Two years previously, the group had defined terrorism within its own communiqué as follows:

… the destruction of the most harmful persons in the government … The aim of such activity is to break down the prestige of government, to furnish continuous proof of the possibility of pursuing a contest with the government, to raise in that way the revolutionary spirit in the people.7

There are two important planks to this very detailed, exact definition of terrorism by a group which itself deployed the tactic to achieve its aims:

  1. The persons targeted are restricted to state officials who are either accused of carrying out violent acts or ordered them.
  2. The utility in terrorism was that it ensured the continuity of the struggle was secured, by demonstrating to the people that the government was not immune from attack or all-powerful.

For the revolutionary groups in question, terrorist acts were fair, justified, and even virtuous by punishing individuals responsible for crimes, and deterring other politicians from carrying out punitive measures against revolutionaries. In other words, terrorism was seen by these groups as an act of preventive violence, saving other innocents from their fate. These earlier revolutionary groups maintained that their actions were virtuous, moral, and distinct from the futile acts of disruption and criminality seen elsewhere.

In parallel to this terrorism, a distinct political trend in Russia, eastern and, in particular, southern Europe associated with anarcho-syndicalism took shape.

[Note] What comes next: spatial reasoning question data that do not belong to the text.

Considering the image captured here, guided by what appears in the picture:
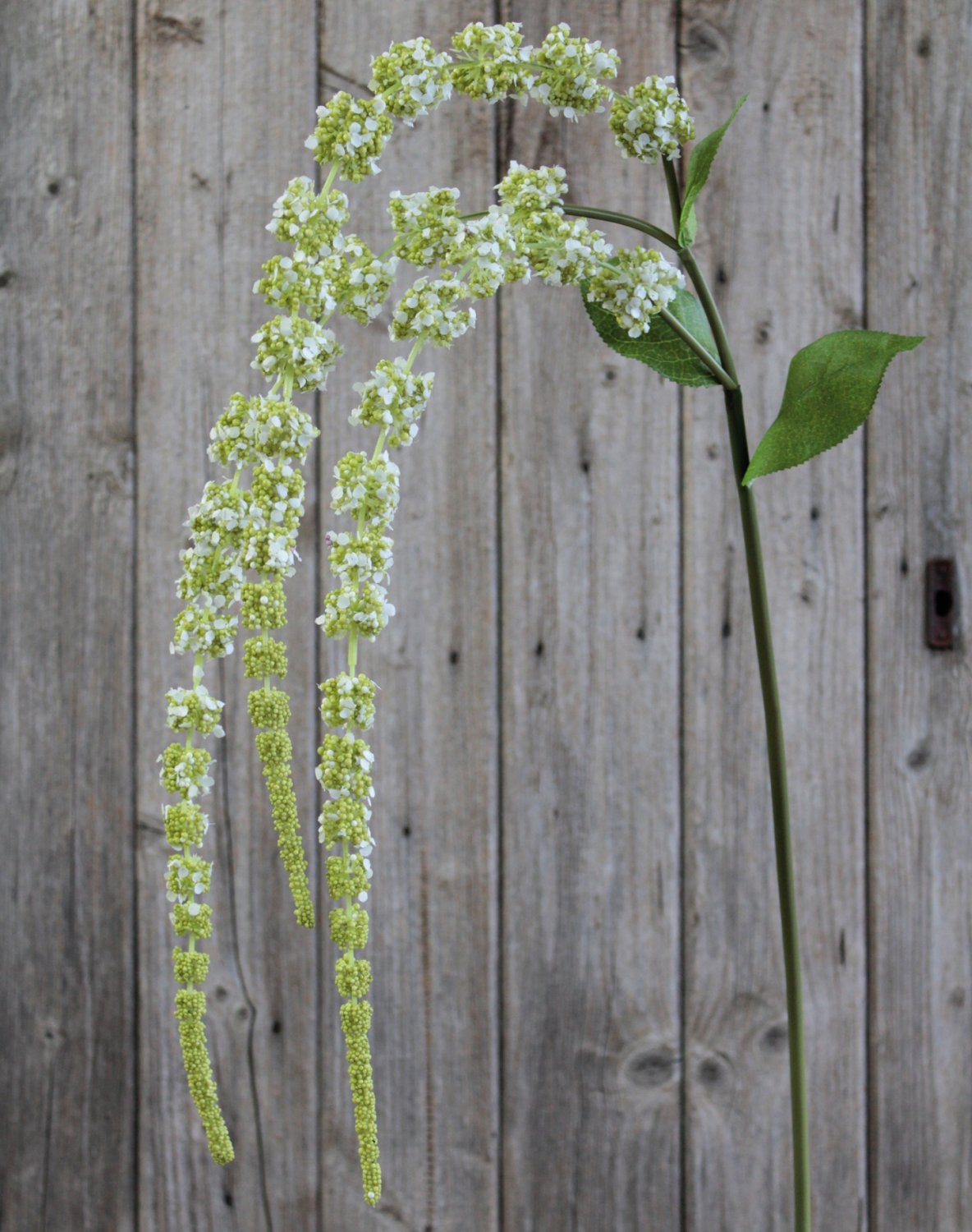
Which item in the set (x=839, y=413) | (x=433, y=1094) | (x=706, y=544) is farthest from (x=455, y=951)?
(x=839, y=413)

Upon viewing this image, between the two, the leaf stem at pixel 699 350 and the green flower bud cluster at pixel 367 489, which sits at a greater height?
the leaf stem at pixel 699 350

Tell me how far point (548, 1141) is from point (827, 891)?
0.34 meters

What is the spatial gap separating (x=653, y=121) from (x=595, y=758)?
2.17 ft

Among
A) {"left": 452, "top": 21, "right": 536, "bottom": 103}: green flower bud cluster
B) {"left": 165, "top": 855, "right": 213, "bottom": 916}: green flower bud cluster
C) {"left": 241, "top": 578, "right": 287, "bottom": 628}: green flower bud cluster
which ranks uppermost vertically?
{"left": 452, "top": 21, "right": 536, "bottom": 103}: green flower bud cluster

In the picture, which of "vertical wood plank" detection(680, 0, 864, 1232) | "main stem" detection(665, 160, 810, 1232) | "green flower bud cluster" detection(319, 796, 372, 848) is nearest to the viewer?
"green flower bud cluster" detection(319, 796, 372, 848)

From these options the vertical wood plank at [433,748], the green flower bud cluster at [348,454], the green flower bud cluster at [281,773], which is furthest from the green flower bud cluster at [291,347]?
the vertical wood plank at [433,748]

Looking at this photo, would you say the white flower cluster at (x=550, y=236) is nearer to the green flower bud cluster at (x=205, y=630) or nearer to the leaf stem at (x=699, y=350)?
the leaf stem at (x=699, y=350)

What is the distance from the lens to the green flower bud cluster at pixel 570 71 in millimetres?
368

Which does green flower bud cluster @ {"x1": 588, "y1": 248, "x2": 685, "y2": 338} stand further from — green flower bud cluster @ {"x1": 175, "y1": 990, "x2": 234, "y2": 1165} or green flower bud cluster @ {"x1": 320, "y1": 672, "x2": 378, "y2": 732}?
green flower bud cluster @ {"x1": 175, "y1": 990, "x2": 234, "y2": 1165}

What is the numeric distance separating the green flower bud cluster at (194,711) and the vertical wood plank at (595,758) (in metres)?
0.64

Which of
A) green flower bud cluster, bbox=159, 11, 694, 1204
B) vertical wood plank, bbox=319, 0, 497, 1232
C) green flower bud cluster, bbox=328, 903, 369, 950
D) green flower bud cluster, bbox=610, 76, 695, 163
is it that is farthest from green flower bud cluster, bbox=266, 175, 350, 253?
vertical wood plank, bbox=319, 0, 497, 1232

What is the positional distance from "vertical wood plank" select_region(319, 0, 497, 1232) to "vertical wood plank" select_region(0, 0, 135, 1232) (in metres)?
0.20

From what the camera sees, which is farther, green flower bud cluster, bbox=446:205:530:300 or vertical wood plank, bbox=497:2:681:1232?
vertical wood plank, bbox=497:2:681:1232

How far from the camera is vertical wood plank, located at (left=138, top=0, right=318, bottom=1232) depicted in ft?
3.21
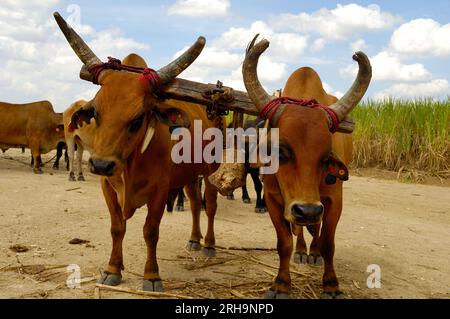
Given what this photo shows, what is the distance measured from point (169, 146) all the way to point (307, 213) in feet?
4.79

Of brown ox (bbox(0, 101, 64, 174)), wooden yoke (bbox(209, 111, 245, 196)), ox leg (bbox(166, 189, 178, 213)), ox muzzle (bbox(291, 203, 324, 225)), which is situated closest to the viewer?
ox muzzle (bbox(291, 203, 324, 225))

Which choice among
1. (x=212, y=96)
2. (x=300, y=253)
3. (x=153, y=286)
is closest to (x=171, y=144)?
(x=212, y=96)

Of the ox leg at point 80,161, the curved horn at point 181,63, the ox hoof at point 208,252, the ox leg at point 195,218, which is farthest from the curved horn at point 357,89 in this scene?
the ox leg at point 80,161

Anarchist groups regarded state institutions as the root of all social and political evil. Anarchists deployed terrorist violence to foment instability and thereby reveal the limits of state power.

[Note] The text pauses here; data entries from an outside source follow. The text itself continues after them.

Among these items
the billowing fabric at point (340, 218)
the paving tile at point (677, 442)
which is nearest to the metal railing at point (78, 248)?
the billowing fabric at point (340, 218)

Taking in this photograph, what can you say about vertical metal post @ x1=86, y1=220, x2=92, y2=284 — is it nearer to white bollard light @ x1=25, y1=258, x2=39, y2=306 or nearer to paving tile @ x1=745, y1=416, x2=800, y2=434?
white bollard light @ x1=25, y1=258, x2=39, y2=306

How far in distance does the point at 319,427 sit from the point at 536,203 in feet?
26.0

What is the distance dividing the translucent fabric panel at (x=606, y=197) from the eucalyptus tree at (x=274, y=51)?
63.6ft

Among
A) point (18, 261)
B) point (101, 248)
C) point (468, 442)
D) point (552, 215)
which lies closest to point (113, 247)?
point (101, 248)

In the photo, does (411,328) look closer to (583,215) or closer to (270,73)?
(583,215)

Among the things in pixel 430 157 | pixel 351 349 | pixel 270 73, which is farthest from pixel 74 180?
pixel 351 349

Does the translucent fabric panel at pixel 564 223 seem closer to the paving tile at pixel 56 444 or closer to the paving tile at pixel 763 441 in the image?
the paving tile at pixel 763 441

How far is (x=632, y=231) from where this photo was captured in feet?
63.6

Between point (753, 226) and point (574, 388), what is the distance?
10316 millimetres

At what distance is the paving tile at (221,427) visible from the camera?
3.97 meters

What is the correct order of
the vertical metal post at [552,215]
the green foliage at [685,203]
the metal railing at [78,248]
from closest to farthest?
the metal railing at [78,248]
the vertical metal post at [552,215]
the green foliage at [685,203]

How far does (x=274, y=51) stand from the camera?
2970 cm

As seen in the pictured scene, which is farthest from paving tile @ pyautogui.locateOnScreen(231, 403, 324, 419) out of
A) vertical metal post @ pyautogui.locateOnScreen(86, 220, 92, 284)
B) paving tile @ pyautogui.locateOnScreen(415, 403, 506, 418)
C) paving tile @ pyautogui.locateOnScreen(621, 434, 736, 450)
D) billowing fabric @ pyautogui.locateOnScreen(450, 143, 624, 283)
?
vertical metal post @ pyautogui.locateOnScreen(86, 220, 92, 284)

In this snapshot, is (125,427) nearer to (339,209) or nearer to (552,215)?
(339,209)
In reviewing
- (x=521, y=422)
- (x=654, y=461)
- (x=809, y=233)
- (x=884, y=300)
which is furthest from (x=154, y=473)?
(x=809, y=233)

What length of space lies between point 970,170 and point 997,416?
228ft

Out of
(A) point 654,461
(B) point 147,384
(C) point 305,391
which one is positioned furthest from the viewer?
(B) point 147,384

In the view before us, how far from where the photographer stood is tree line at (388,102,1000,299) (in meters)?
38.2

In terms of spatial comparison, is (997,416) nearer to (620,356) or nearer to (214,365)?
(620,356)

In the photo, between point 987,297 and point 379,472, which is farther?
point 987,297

By the end of the Second World War, however, this type of terrorism diminished as almost all nation-states had, to some extent, become “police states.” They were better able to instill discipline and regimentation in their territories as well as to better integrate various groups of people within their societies through improvements to living standards and public services and, in the case of liberal democracies, through the expansion of the democratic franchise. In the industrially developed countries, terrorism became the reserve of fringe leftwing movements, such as the Italian Red Brigades, the Japanese Red Army Faction, the German Baader Meinhof Faction, and the French Action Directe. These groups became a challenge to state authority in advanced industrialized nations during the 1970s and 1980s, following the cultural shifts that resulted from the student movement of the 1960s.

Prior to the rise of these violent leftist groups, however, was the birth of anti-colonial liberation movements which, in due course, inherited the title of “terrorism” for their actions against colonial armies and settlers. The liberation movements in Asia and Africa were labeled as terrorist, like their European nationalist and anarchist predecessors. Yet Europeans never designated members of the armed resistance to the Nazi occupation of Europe—particularly in France and Serbia—as terrorists.

Equally, these Asian and African national liberation movements were aware of the long existence of a large democratic trend within the West which had opposed colonialism. These western groups had correctly identified national liberation movements in Asia and Africa for what they were, notwithstanding the criticisms that some of these western groups had of certain actions of Asian and African liberation movements that led to the deaths of civilians. More radical opponents of colonialism in the West defined the armed conflict with peoples living under occupation as a war in which there were civilian casualties from both sides, accepting also that the colonized peoples were themselves civilians suffering under the strain of the war.

In a few exceptional cases, armed colonialist groups were designated terrorists by the colonial power itself, one clear example being the categorization of the Zionist Lehi and Etzel as terrorist groups by the British colonial authorities. It was these groups that first carried out bombing attacks against civilians, such as the July 1938 bombings at the markets in Jerusalem and the more spectacular July 2, 1946 bombing of the King David Hotel there. Attacks by these Zionist extremists against colonial targets included the 1944 assassination of British Minister of State to the Middle East, Walter Edward Guinness, the First Lord Moyne, in Cairo. This was followed later by the assassination of Swedish diplomat Count Folke Bernadotte, a UN emissary to Palestine who was assassinated in Jerusalem in September 1948. Similar attacks throughout the Second World War and beyond included the killing of British hostages in Netanya and a car bombing in 1946, and the letter bombing of the British embassy in Rome during the same year. All of these tactics were advanced by armed Zionist gangs long before the Palestinians had thought to use them. Many graduated from the ranks of the Zionist terrorist groups responsible for these actions to become Israeli parliamentarians and some—like Menachem Begin and Yitzhak Shamir—became prime ministers of Israel.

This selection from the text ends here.